**DATA SHOWN**
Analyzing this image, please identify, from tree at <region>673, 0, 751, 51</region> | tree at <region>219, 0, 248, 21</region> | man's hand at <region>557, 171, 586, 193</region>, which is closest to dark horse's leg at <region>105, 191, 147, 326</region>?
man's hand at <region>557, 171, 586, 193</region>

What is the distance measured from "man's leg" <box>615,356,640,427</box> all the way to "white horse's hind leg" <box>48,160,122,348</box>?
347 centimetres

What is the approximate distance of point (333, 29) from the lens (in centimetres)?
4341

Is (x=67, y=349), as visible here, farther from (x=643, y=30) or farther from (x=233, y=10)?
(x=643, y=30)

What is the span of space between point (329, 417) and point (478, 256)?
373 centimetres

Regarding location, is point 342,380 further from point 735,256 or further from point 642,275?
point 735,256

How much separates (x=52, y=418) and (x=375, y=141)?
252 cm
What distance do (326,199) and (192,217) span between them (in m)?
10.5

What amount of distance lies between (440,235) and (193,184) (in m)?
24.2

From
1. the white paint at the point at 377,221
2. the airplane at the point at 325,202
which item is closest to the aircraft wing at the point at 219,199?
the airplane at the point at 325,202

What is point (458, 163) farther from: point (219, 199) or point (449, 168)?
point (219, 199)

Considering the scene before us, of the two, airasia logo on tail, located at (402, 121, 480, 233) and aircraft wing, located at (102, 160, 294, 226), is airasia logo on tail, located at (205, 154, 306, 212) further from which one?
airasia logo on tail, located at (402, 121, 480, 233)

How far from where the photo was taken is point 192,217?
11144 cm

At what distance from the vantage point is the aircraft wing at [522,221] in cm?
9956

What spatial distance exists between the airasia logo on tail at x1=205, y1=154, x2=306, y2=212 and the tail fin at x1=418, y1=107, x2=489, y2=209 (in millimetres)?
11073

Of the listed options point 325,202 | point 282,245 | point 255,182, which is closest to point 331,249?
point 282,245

**SET TASK**
All of the data shown above must be copied exactly.

**THE RESULT**
Analyzing this image, please identify, from tree at <region>673, 0, 751, 51</region> | tree at <region>219, 0, 248, 21</region> | man's hand at <region>557, 171, 586, 193</region>, which is closest to dark horse's leg at <region>105, 191, 147, 326</region>?
man's hand at <region>557, 171, 586, 193</region>

What is the distance measured from "man's leg" <box>615,356,640,427</box> all the way to "white horse's hind leg" <box>48,160,122,348</box>?
347 centimetres

What is the approximate distance of point (333, 29) from the lens (in centimetres)?
4341

Is (x=67, y=349), as visible here, farther from (x=643, y=30) or farther from (x=233, y=10)?
(x=643, y=30)

What is the span of space between point (329, 417) and point (478, 256)?
373 centimetres

Regarding location, is point 342,380 further from point 735,256 or further from point 642,275?
point 735,256

How much separates (x=52, y=418) and (x=375, y=141)?
252 cm
What distance do (326,199) and (192,217) span between them (in m)?
10.5

What amount of distance lies between (440,235) and (193,184) (in m)?
24.2

From
1. the white paint at the point at 377,221
2. the airplane at the point at 325,202
which item is closest to the aircraft wing at the point at 219,199?
the airplane at the point at 325,202

What is point (458, 163) farther from: point (219, 199) or point (449, 168)?
point (219, 199)

Considering the scene before us, of the two, airasia logo on tail, located at (402, 121, 480, 233) and aircraft wing, located at (102, 160, 294, 226), is airasia logo on tail, located at (205, 154, 306, 212) further from which one?
airasia logo on tail, located at (402, 121, 480, 233)

How far from where the photo was taken is point 192,217?
11144 cm

At what distance from the vantage point is the aircraft wing at [522,221] in cm?
9956

What spatial distance exists between the airasia logo on tail at x1=205, y1=154, x2=306, y2=212 and the tail fin at x1=418, y1=107, x2=489, y2=209 (in millimetres)?
11073

Of the listed options point 325,202 | point 282,245 | point 255,182, which is closest to point 331,249?
point 282,245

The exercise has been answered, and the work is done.